Scion revealed it held bearish put options on about 800,000 Tesla shares at the end of March, and grew that position to 1.1 million shares by June 30. It also disclosed puts on Cathie Wood’s Ark Innovation ETF, a key Tesla backer.
Burry rang the Tesla alarm again in November. “Can $TSLA fall 80, 90%? After 2000, many high flyers did,” he tweeted.
The investor also took aim at Elon Musk, accusing the Tesla CEO of selling shares because he knew the electric-vehicle stock was overvalued.
“He doesn’t need cash,” Burry tweeted. “He just wants to sell $TSLA.”
“Burry is a broken clock,” Musk fired back on Twitter.
Bubble warnings
Spencer Platt/Getty Images
Burry sounded the alarm on a slew of assets in 2021, and predicted a historic crash.
“The market is dancing on a knife’s edge,” he tweeted in February, pointing to soaring stock prices and ballooning margin debt.
Burry compared the hype around bitcoin, electric vehicles, software-as-a-service companies, and meme stocks to the dot-com and housing bubbles in a March tweet.
He warned those assets had been “driven by speculative fervor to insane heights from which the fall will be dramatic and painful.”
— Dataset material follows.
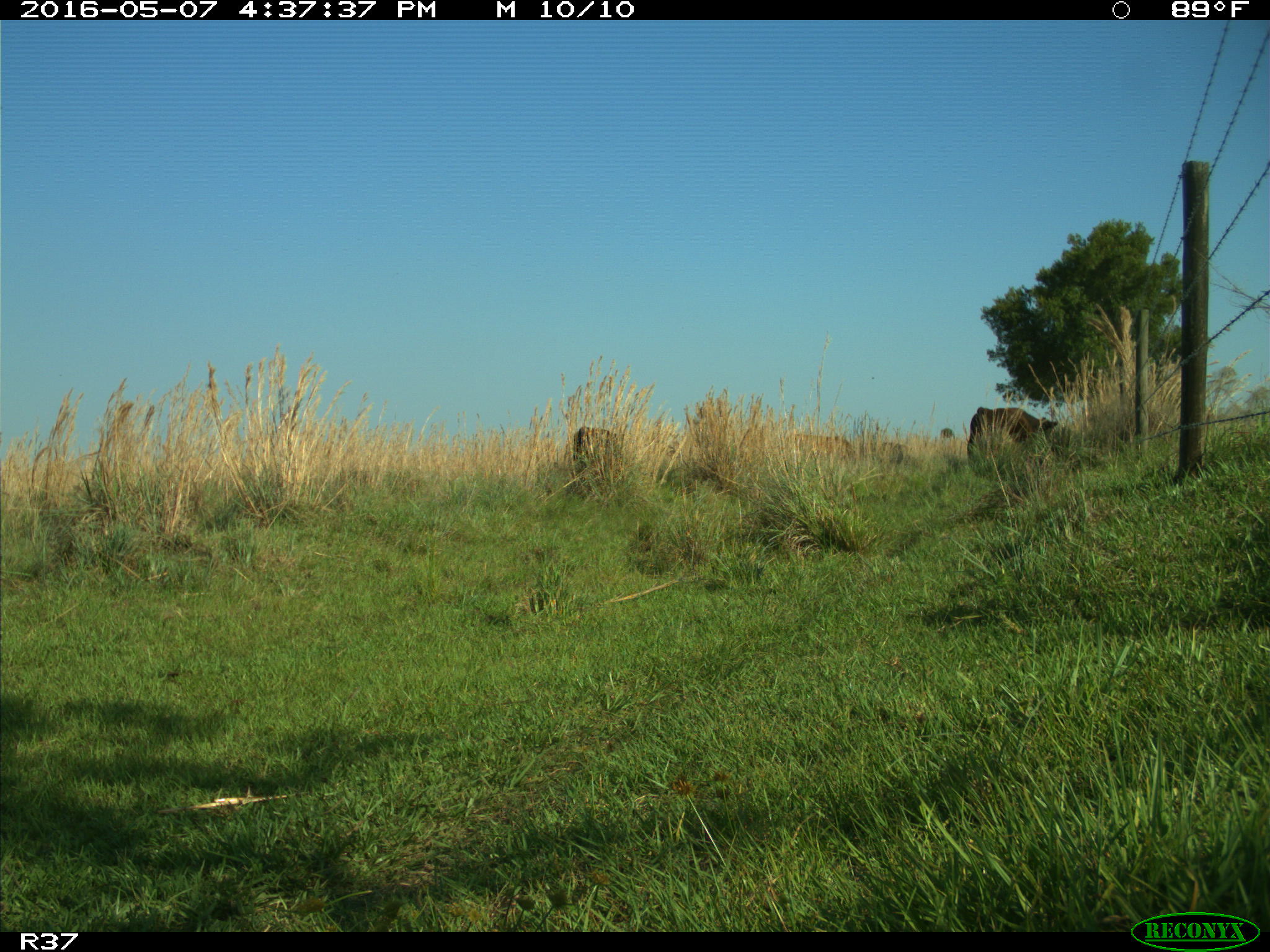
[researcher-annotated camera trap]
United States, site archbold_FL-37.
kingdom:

“Greatest Speculative Bubble of All Time in All Things,” he proclaimed in June. “All hype/speculation is doing is drawing in retail before the mother of all crashes.”
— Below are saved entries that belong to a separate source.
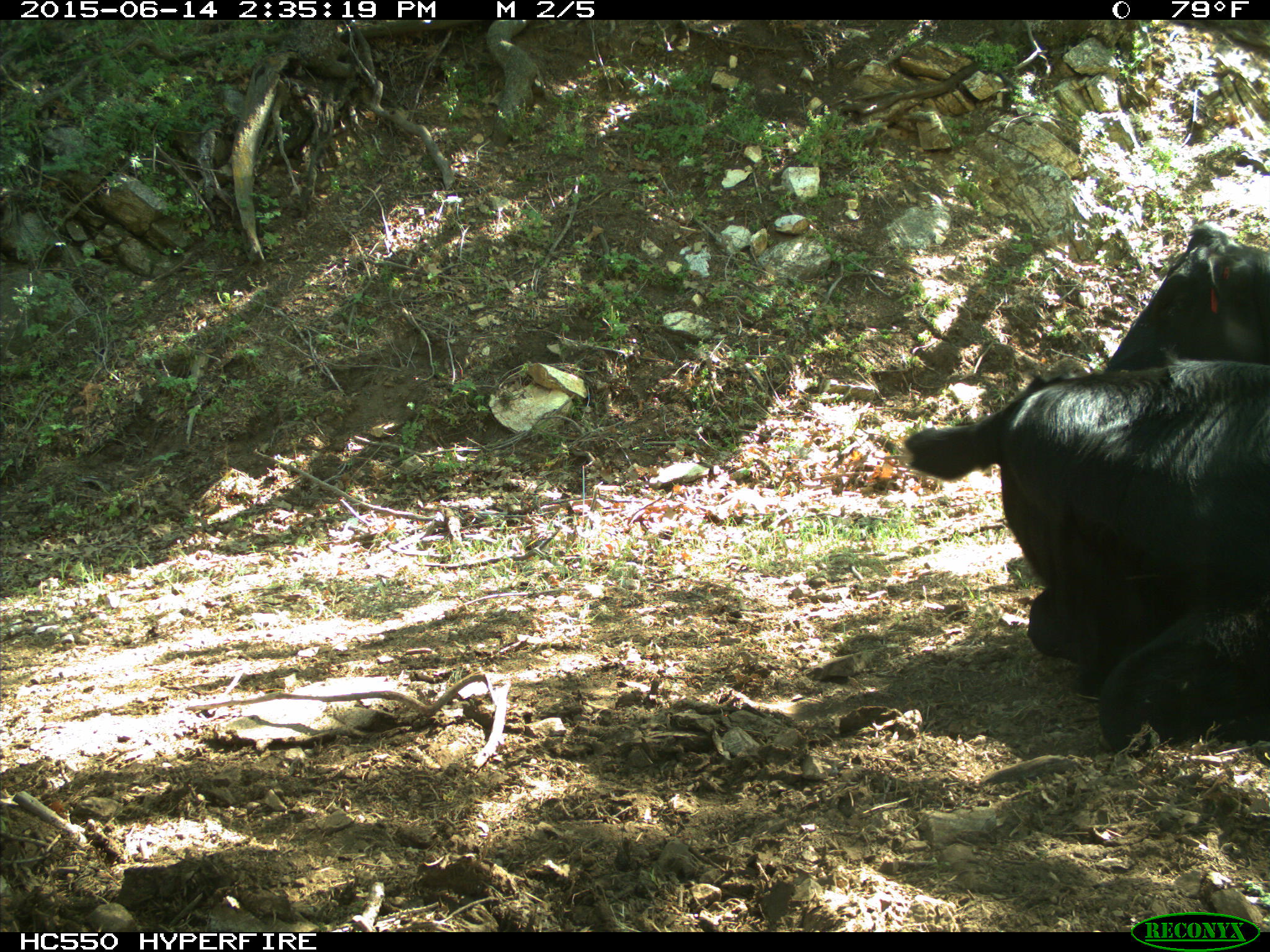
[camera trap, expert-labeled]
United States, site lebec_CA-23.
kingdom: Animalia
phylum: Chordata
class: Mammalia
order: Artiodactyla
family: Bovidae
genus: Bos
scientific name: Bos taurus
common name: domestic cow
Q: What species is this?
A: Bos taurus (domestic cow).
Burry also declared in a November tweet that there was more speculation in markets than in the 1920s, and more overvaluation than during the 1990s.
Inflation
Bloomberg TV
Burry correctly predicted in April 2020 that reopening the US economy after the pandemic would spark inflation. He sounded the alarm on rising prices several more times in 2021.
“Prepare for #inflation,” he tweeted in February last year. “Re-opening & stimulus on the way.”
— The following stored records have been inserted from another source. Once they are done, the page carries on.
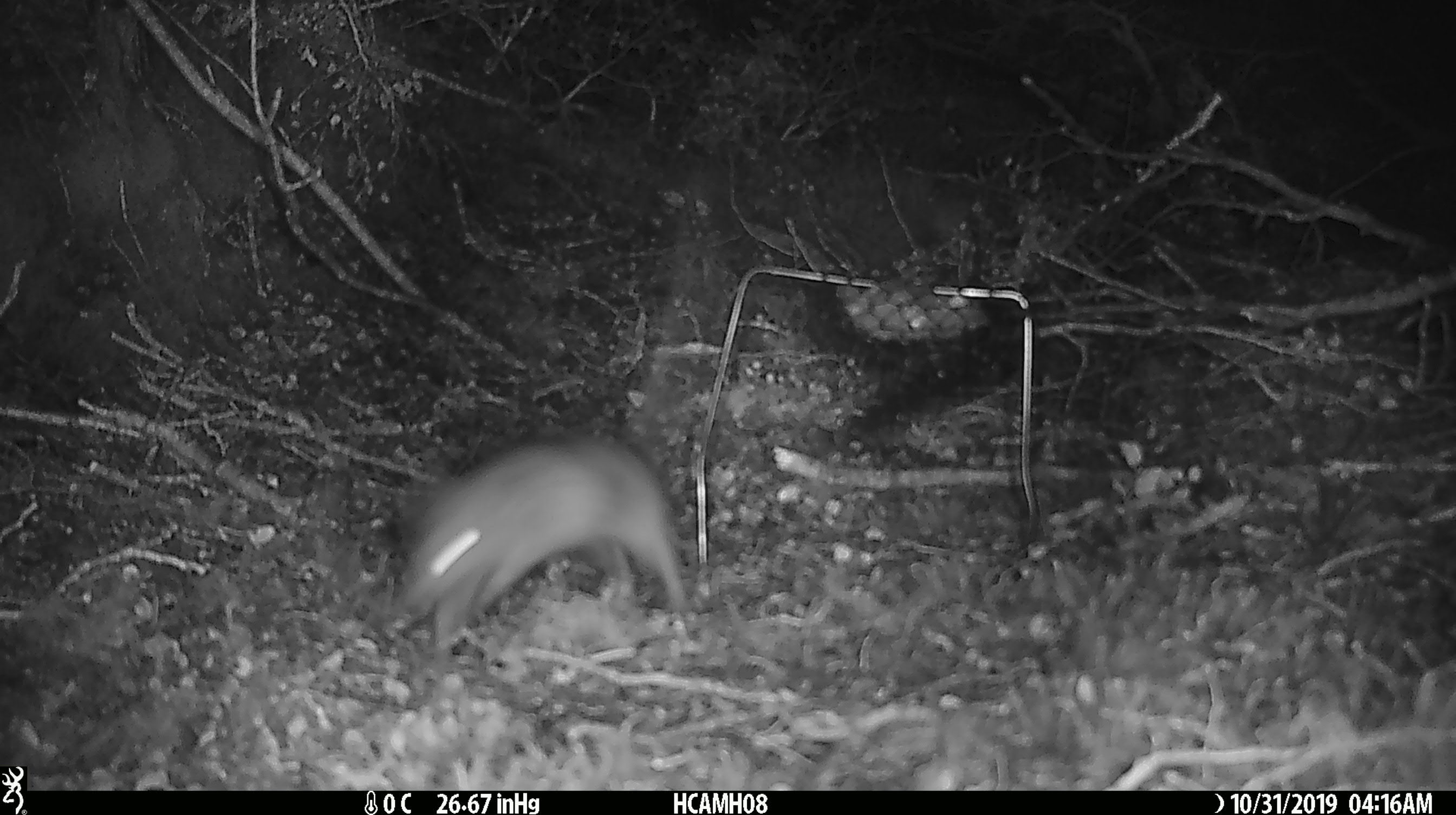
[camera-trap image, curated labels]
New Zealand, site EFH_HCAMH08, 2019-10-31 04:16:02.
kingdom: Animalia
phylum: Chordata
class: Mammalia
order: Rodentia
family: Muridae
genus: Rattus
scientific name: Rattus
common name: rat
Burry drew a parallel with German hyperinflation in the 1920s, noting that everyone was playing the market and trading volumes were skyrocketing at the time. “Sound familiar?” he asked.
The investor also shared Warren Buffett’s famous warning about how inflation discourages companies from investing, erodes the value of future earnings, and results in negative real returns for investors.
“Inflation … it’s not just reopening anymore, folks,” Burry tweeted in November, after the Consumer Price Index surged 6.2% in October.
“Not that anyone could have seen this coming,” he added sarcastically.
Selling stocks
Johnathan Kirn/Getty
Burry slashed his US stock portfolio from more than 20 holdings to only six in the third quarter of 2021, cutting its total value from almost $140 million to only $42 million (excluding options).
The founder of r/Burryology, a subreddit for Burry’s close followers, told Insider that the sales were a huge red flag that signaled the Scion chief was preparing for a historic crash.